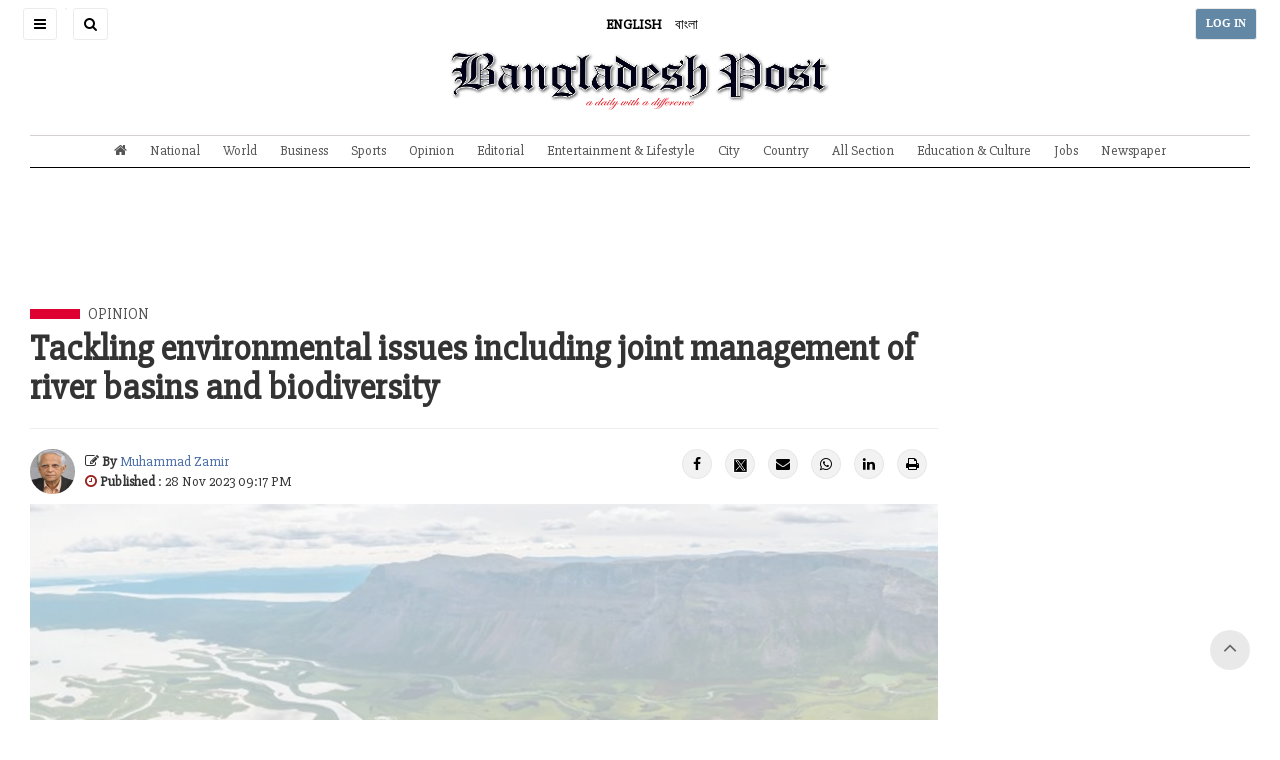

--- FILE ---
content_type: text/html; charset=utf-8
request_url: https://www.google.com/recaptcha/api2/aframe
body_size: 267
content:
<!DOCTYPE HTML><html><head><meta http-equiv="content-type" content="text/html; charset=UTF-8"></head><body><script nonce="9iQF22ZbFtW3F0AWxt40qg">/** Anti-fraud and anti-abuse applications only. See google.com/recaptcha */ try{var clients={'sodar':'https://pagead2.googlesyndication.com/pagead/sodar?'};window.addEventListener("message",function(a){try{if(a.source===window.parent){var b=JSON.parse(a.data);var c=clients[b['id']];if(c){var d=document.createElement('img');d.src=c+b['params']+'&rc='+(localStorage.getItem("rc::a")?sessionStorage.getItem("rc::b"):"");window.document.body.appendChild(d);sessionStorage.setItem("rc::e",parseInt(sessionStorage.getItem("rc::e")||0)+1);localStorage.setItem("rc::h",'1764752710681');}}}catch(b){}});window.parent.postMessage("_grecaptcha_ready", "*");}catch(b){}</script></body></html>

--- FILE ---
content_type: text/css
request_url: https://bangladeshpost.net/css/frontend/posts-printing.css
body_size: -46
content:
@media print {
	#site-social-footer{
		display: none;
	}
	.noprint{
		display: none;
	}
	a[href]:after {
		content: "";
	}
	footer .homepage-border-left{
		border-color: white !important;
	}
}

--- FILE ---
content_type: application/x-javascript
request_url: https://bangladeshpost.net/js/frontend/common.js
body_size: 335
content:
//== Back To Top Button ==\\
var amountScrolled = 400;
var backBtn = $("a.back-top");
$(window).on("scroll", function() {
    if ($(window).scrollTop() > amountScrolled) {
        backBtn.addClass("back-top-visible");
    } else {
        backBtn.removeClass("back-top-visible");
    }
});
backBtn.on("click", function() {
    $("html, body").animate({
        scrollTop: 0
    }, 700);
    return false;
});

$('#SiteSearchButton').on("click", function() {
    $('.header-form').toggleClass('header-active-form');
});

$('.bp-serach-input').on('keyup', function() {
    var btn = $(this).parent().find('button');
    if ($(this).val().trim() != '') {
        $(btn).attr('disabled', false);
        $(btn).addClass('active-search-button');
    } else {
        $(btn).attr('disabled', true);
        $(btn).removeClass('active-search-button');
    }
});

if ($(window).width() <= 768) {
    $('.footer-header').click(function() {
        $(this).find('i').toggleClass('fa-angle-up fa-angle-down');
        $(this).parent().find('.footer-list').toggle();
    });
    $('#SpHeaderMenu li.pull-right').click(function() {
        $('#SpHeaderMenu').parent().find('.sp-header-menu').slideToggle();
    });
    $('#categories-menu .sp-toggle-menu').click(function() {
        $('#categories-menu .sp-category-menu-wrapper').slideToggle();
    });
}

/*CATEGORY MENU*/
$('.category-child-menu-toggle').click(function() {
    $('.child-menu-header').slideToggle();
});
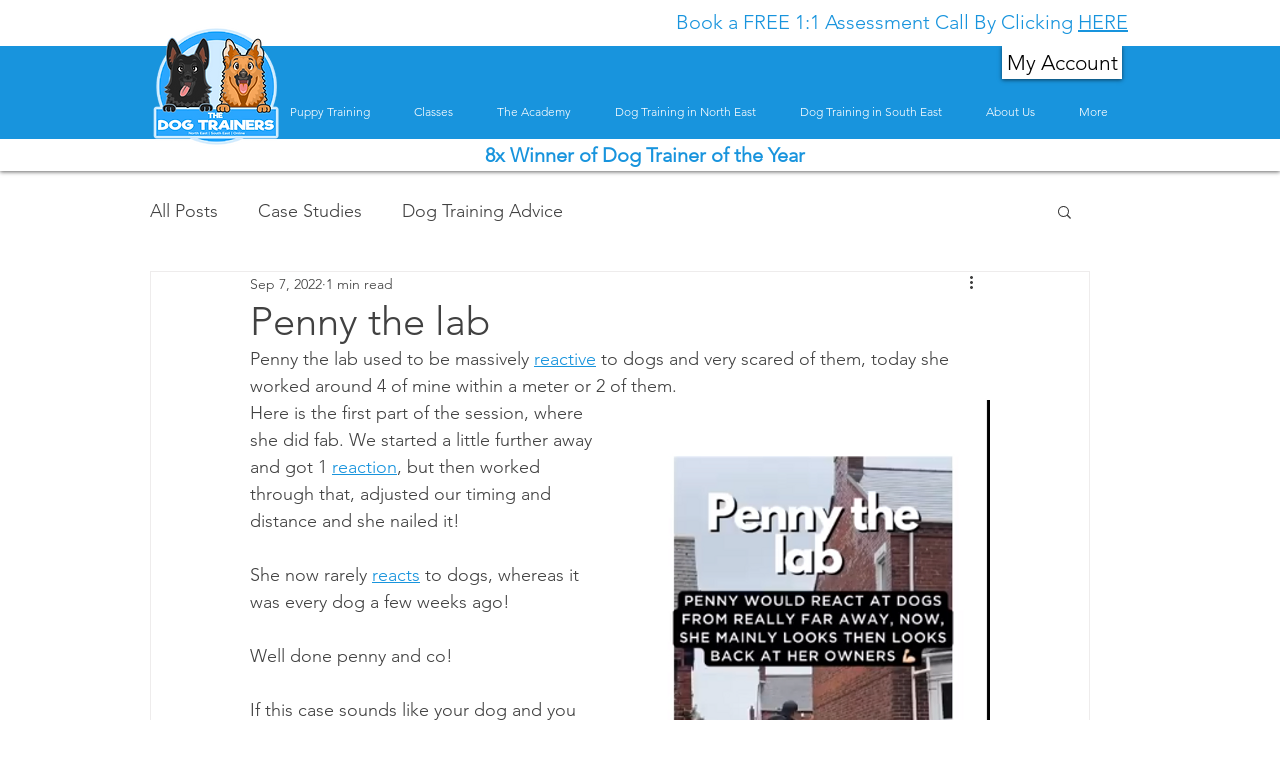

--- FILE ---
content_type: application/javascript
request_url: https://static.parastorage.com/services/editor-elements-library/dist/thunderbolt/rb_wixui.thunderbolt[FacebookLikeBox].c03fc274.bundle.min.js
body_size: 874
content:
!function(e,t){"object"==typeof exports&&"object"==typeof module?module.exports=t(require("react")):"function"==typeof define&&define.amd?define("rb_wixui.thunderbolt[FacebookLikeBox]",["react"],t):"object"==typeof exports?exports["rb_wixui.thunderbolt[FacebookLikeBox]"]=t(require("react")):e["rb_wixui.thunderbolt[FacebookLikeBox]"]=t(e.React)}("undefined"!=typeof self?self:this,function(e){return function(){var t={"Xdf/":function(t){"use strict";t.exports=e},Fe5V:function(e){function t(){return e.exports=t=Object.assign?Object.assign.bind():function(e){for(var t=1;t<arguments.length;t++){var n=arguments[t];for(var o in n)({}).hasOwnProperty.call(n,o)&&(e[o]=n[o])}return e},e.exports.__esModule=!0,e.exports.default=e.exports,t.apply(null,arguments)}e.exports=t,e.exports.__esModule=!0,e.exports.default=e.exports}},n={};function o(e){var r=n[e];if(void 0!==r)return r.exports;var a=n[e]={exports:{}};return t[e](a,a.exports,o),a.exports}o.n=function(e){var t=e&&e.__esModule?function(){return e.default}:function(){return e};return o.d(t,{a:t}),t},o.d=function(e,t){for(var n in t)o.o(t,n)&&!o.o(e,n)&&Object.defineProperty(e,n,{enumerable:!0,get:t[n]})},o.o=function(e,t){return Object.prototype.hasOwnProperty.call(e,t)},o.r=function(e){"undefined"!=typeof Symbol&&Symbol.toStringTag&&Object.defineProperty(e,Symbol.toStringTag,{value:"Module"}),Object.defineProperty(e,"__esModule",{value:!0})};var r={};return function(){"use strict";o.r(r),o.d(r,{components:function(){return y}});var e=o("Fe5V"),t=o.n(e),n=o("Xdf/");function a(e){var t,n,o="";if("string"==typeof e||"number"==typeof e)o+=e;else if("object"==typeof e)if(Array.isArray(e))for(t=0;t<e.length;t++)e[t]&&(n=a(e[t]))&&(o&&(o+=" "),o+=n);else for(t in e)e[t]&&(o&&(o+=" "),o+=t);return o}var i=function(){for(var e,t,n=0,o="";n<arguments.length;)(e=arguments[n++])&&(t=a(e))&&(o&&(o+=" "),o+=t);return o};const s=e=>Object.entries(e).reduce((e,[t,n])=>(t.includes("data-")&&(e[t]=n),e),{});const c="fb-page-element";function u(){return window.FB}var d={name:"facebook",loader:e=>Boolean(u())?Promise.resolve(u()):new Promise(t=>{const n=window.fbAsyncInit;window.fbAsyncInit=()=>{n&&n(),t(u())};const o=window.document.createDocumentFragment();o.appendChild(function(){const e=document.createElement("div");return e.id="fb-root",e.style.display="none",e}()),o.appendChild(function(e){let{language:t,appId:n,version:o}=e;const r=window.document.createElement("script");return r.defer=!0,r.async=!0,r.crossOrigin="anonymous",r.src="//connect.facebook.net/"+t+"/sdk.js#xfbml=1&appId="+n+"&version="+o,r}(e)),window.document.body.insertBefore(o,window.document.body.firstChild)})};const l=function(e){return void 0===e&&(e="en_US"),function(e){window.loadScriptPromises=window.loadScriptPromises||{};for(var t=arguments.length,n=new Array(t>1?t-1:0),o=1;o<t;o++)n[o-1]=arguments[o];const r=window.loadScriptPromises[e.name]?window.loadScriptPromises[e.name]:e.loader(...n);return window.loadScriptPromises[e.name]=r,r}(d,{language:e,appId:"304553036307597",version:"v2.4"})};function f(e){return async t=>{if(!t)return;const n=await l(e);n&&n.XFBML&&n.XFBML.parse&&n.XFBML.parse(t)}}const p=e=>e.replace(/([A-Z])/g,e=>`-${e.toLowerCase()}`),m=(((e,t,n=[])=>{e.reduce((e,t)=>({...e,[t]:!0}),{}),n.length})(["isSocialElementsBlocked"],e=>{let{isSocialElementsBlocked:t}=e;return t?"WithConsentWrapper":void 0}),e=>({consentPolicy:e.currentConsentPolicy,openSettingModal:()=>e.openSettingModal([])}));var w="kxyFWi";var b;const y={FacebookLikeBox:{component:e=>{const{id:o,className:r,href:a,currentHeight:u,width:d,showHeader:l,showStream:p,showFaces:m,language:b,isConsentPolicyActive:y,onMouseEnter:v,onMouseLeave:g}=e,h=(e=>{let{language:t}=e;return(0,n.useCallback)(f(t),[t])})({language:b}),x=((e,t)=>e?{}:t)(y,{id:o,className:i(w,r),...s(e)});return n.createElement("div",t()({},x,{key:a,onMouseEnter:v,onMouseLeave:g,ref:h}),n.createElement("div",{className:"fb-page","data-href":a,"data-width":d,"data-height":u,"data-show-posts":p,"data-hide-cover":!l,"data-show-facepile":m,"data-adapt-container-width":!0,"data-testid":c}))},controller:(b=e=>{let{stateValues:t,mapperProps:n}=e;return{...n,...m(t)}},{useComponentProps:(e,t,n)=>{const o=(e=>({...e,updateStyles:t=>{const n=Object.entries(t).reduce((e,[t,n])=>{return{...e,[(o=t,o.startsWith("--")?t:p(t))]:void 0===n?null:n};var o},{});e.updateStyles(n)}}))(n);return b({mapperProps:e,stateValues:t,controllerUtils:o})}})}}}(),r}()});
//# sourceMappingURL=https://static.parastorage.com/services/editor-elements-library/dist/thunderbolt/rb_wixui.thunderbolt[FacebookLikeBox].c03fc274.bundle.min.js.map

Required action: If a line in the data above holds the word "disabled", count it, and give only the final number.

Solution: 2